### O que fazer
Transcreva da crônica sobre a chuva o trecho que começa em "O insight desse" e segue até "sono? – suplicava.", sem mudar nenhuma palavra.

Coluna de Cleanto Beltrão de Farias

Por Cleanto Beltrão de Farias [1](Para Josy Cipriano) –

Estranha forma de talhar este ser incomum, tão sublime. Divindade rara que só se manifesta, em sua inteireza, na quadra do ano, quando prevista pelos profetas de Quixadá. Uma corruptela, é bem verdade, mas também um gesto libertário de teclar a palavra pela sonoridade – o som da escrita. Uma insurgência à gramática, à sintaxe, ao léxico e ao normal. Uma homenagem à entidade adorada, ao profundo amor pelas águas de março que se derramam, sangram, singram, embebedam, banham, refrescam e fecundam. Uma veneração a uma palavra fêmea, na sua recôndita essência, símbolo e simbiose perfeita de água e mãe, bênção, árvore, seios, telha, terra, folhas, frio, frutos, natureza, mel, leite, goteira, sementes, ventre, vento, biqueira, verdura, festa, fertilidade, fartura e feira. Ora, se puderam grafá-la por chuva, pluvia, piovere, rain, lluvia, regen, amana e pluie, por que não poderei escrever xúva, como um direito personalíssimo de escolha?

O insight desse novo termo brotou de uma noite de verão, dezembrina, daquela em que o sol abrasador, em céu limpo e a pino, e por sucessivos meses, aqueceu o chão, o telhado, as paredes, o piso, os móveis, o corpo e a alma. Alta noite silente, sombria, de horas paradas e coral de muriçocas. Madrugada abafada, agoniada, insone, inquieta, de vento morno de ventilador, de suor pegajoso e tempestades de pensamento. Típica da estação que precede a temporada xuvosa. Oh! Amanaci,[2] por que não vens refrescar, saciar meu desejo, afastar essa tortura e conciliar meu sono? – suplicava.

### Dados brutos
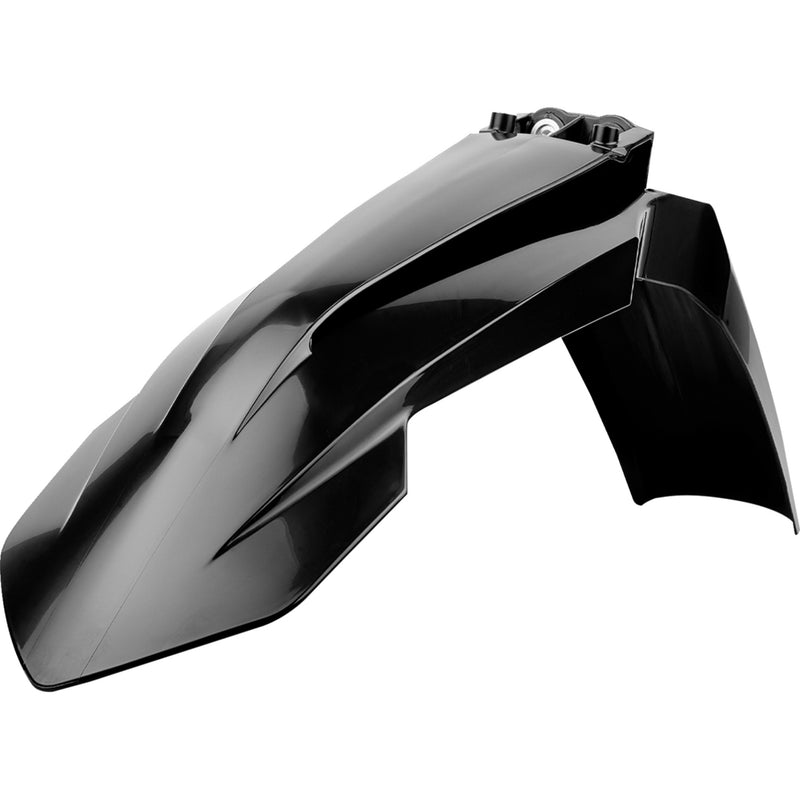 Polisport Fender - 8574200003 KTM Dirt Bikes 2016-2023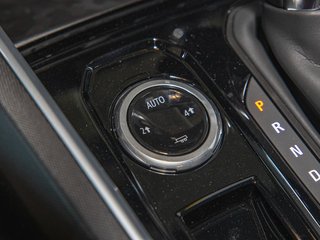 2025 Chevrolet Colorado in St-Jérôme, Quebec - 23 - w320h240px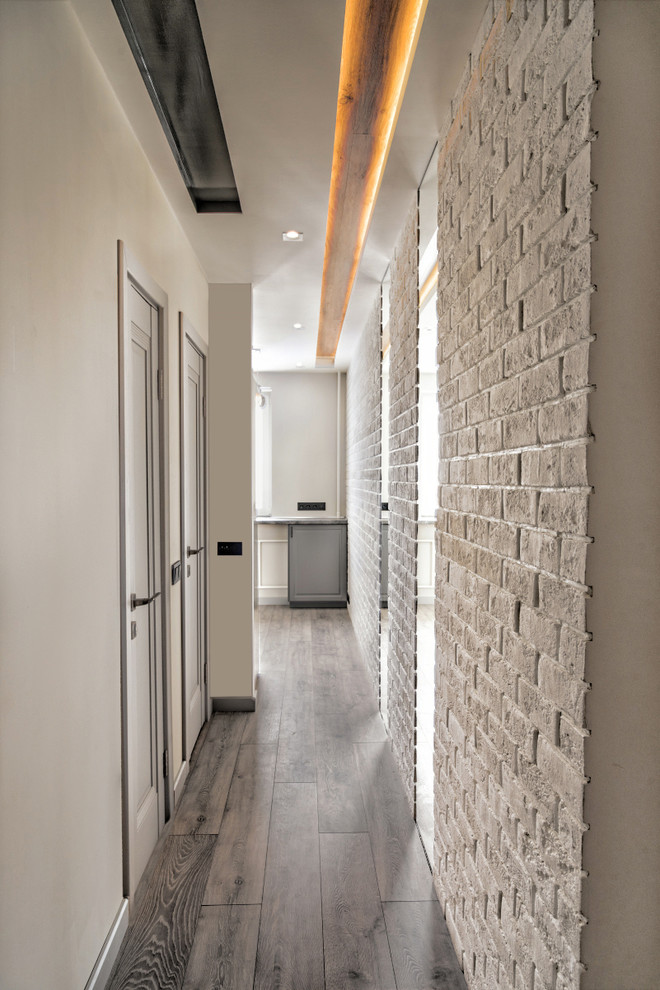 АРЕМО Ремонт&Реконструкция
==
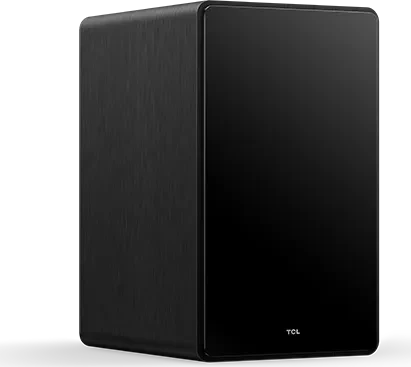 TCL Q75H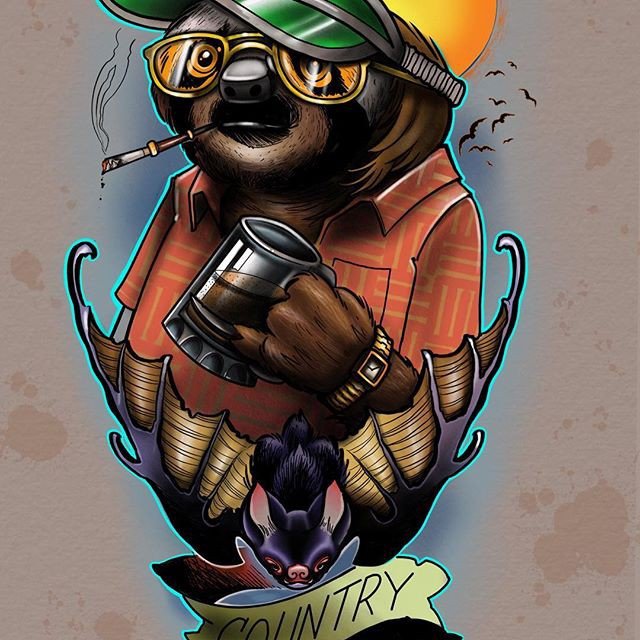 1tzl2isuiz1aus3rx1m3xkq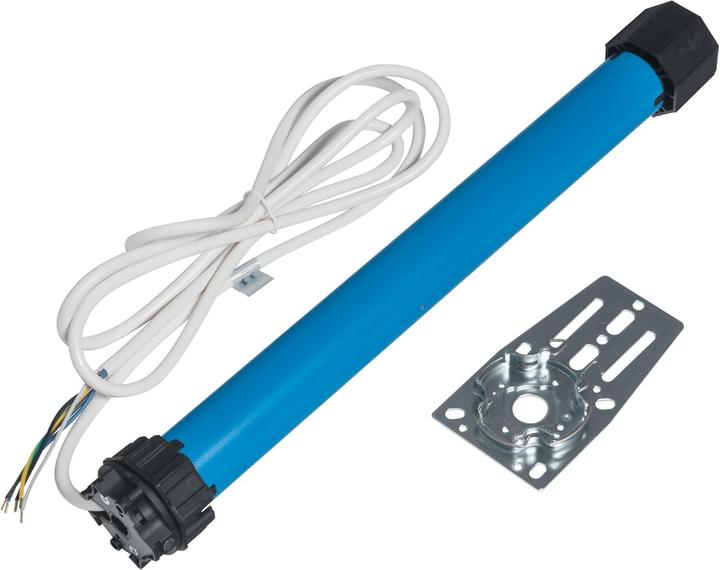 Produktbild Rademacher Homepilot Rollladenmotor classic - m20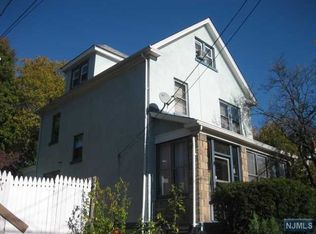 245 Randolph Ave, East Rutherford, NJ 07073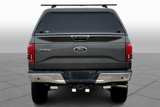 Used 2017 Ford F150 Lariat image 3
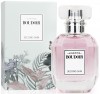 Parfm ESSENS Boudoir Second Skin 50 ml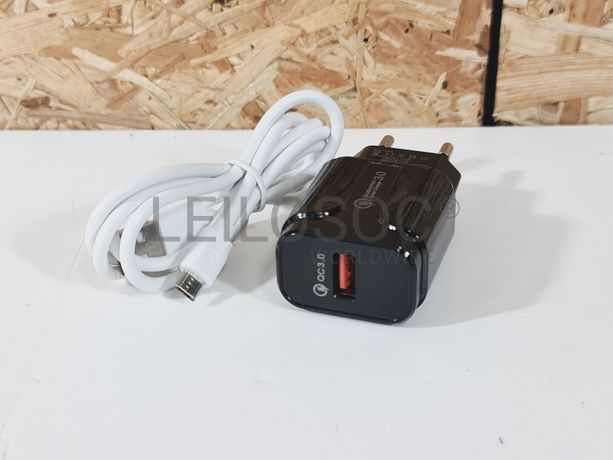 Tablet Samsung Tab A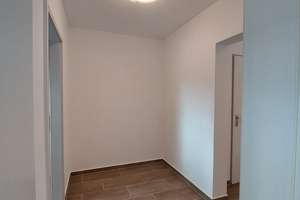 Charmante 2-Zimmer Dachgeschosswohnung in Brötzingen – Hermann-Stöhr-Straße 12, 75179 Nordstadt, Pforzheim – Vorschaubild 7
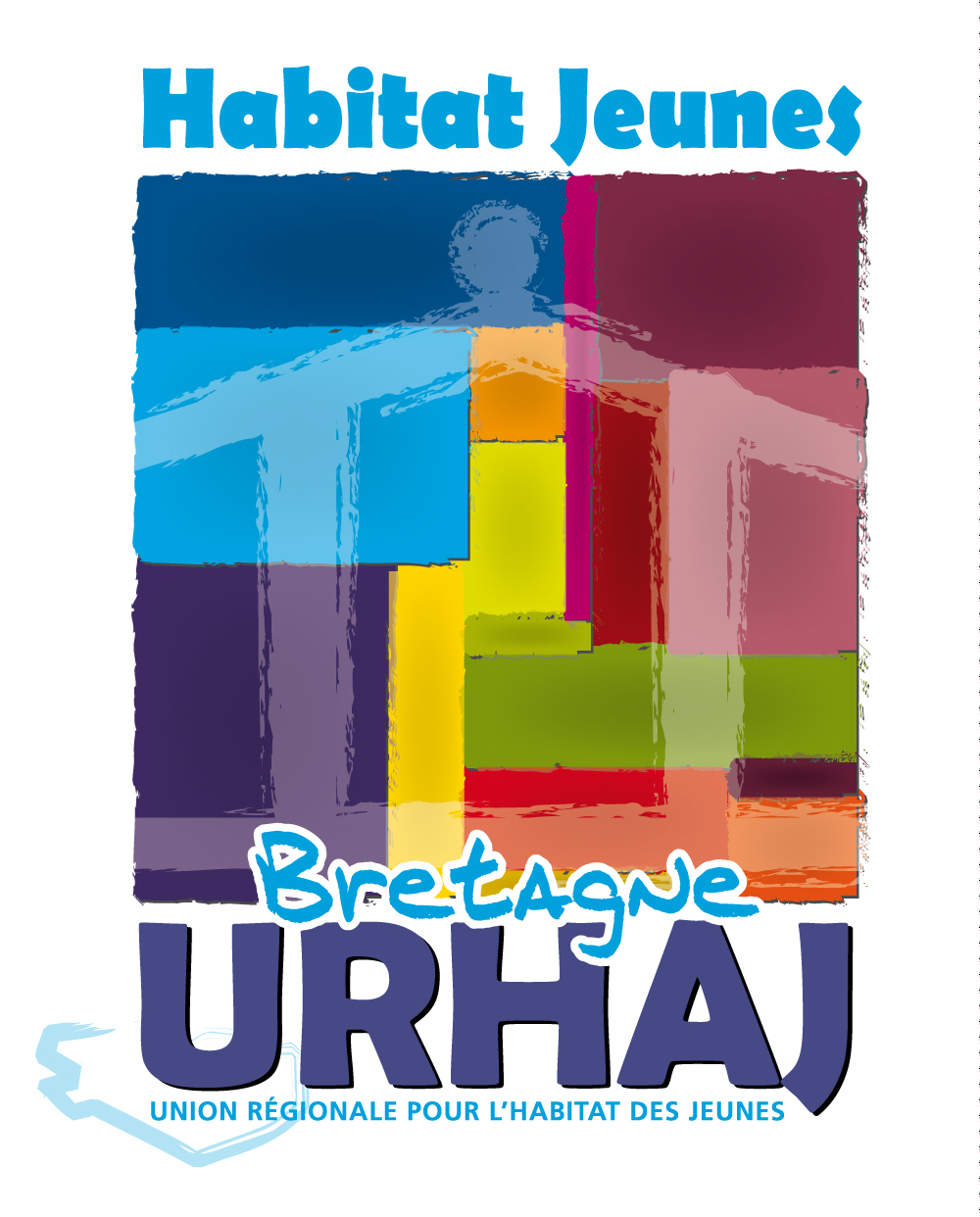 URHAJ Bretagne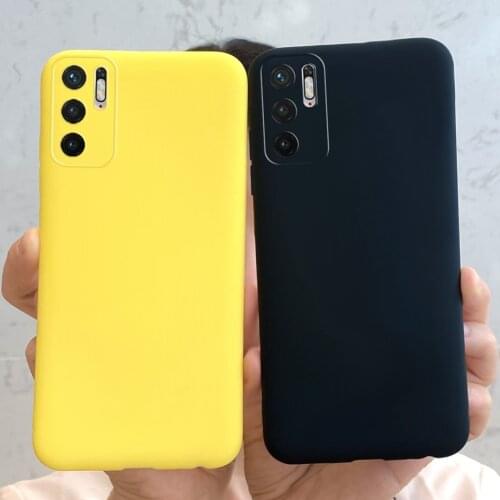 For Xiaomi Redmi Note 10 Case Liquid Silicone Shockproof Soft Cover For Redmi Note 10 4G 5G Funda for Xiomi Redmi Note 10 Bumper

### Resultado
O insight desse novo termo brotou de uma noite de verão, dezembrina, daquela em que o sol abrasador, em céu limpo e a pino, e por sucessivos meses, aqueceu o chão, o telhado, as paredes, o piso, os móveis, o corpo e a alma. Alta noite silente, sombria, de horas paradas e coral de muriçocas. Madrugada abafada, agoniada, insone, inquieta, de vento morno de ventilador, de suor pegajoso e tempestades de pensamento. Típica da estação que precede a temporada xuvosa. Oh! Amanaci,[2] por que não vens refrescar, saciar meu desejo, afastar essa tortura e conciliar meu sono? – suplicava.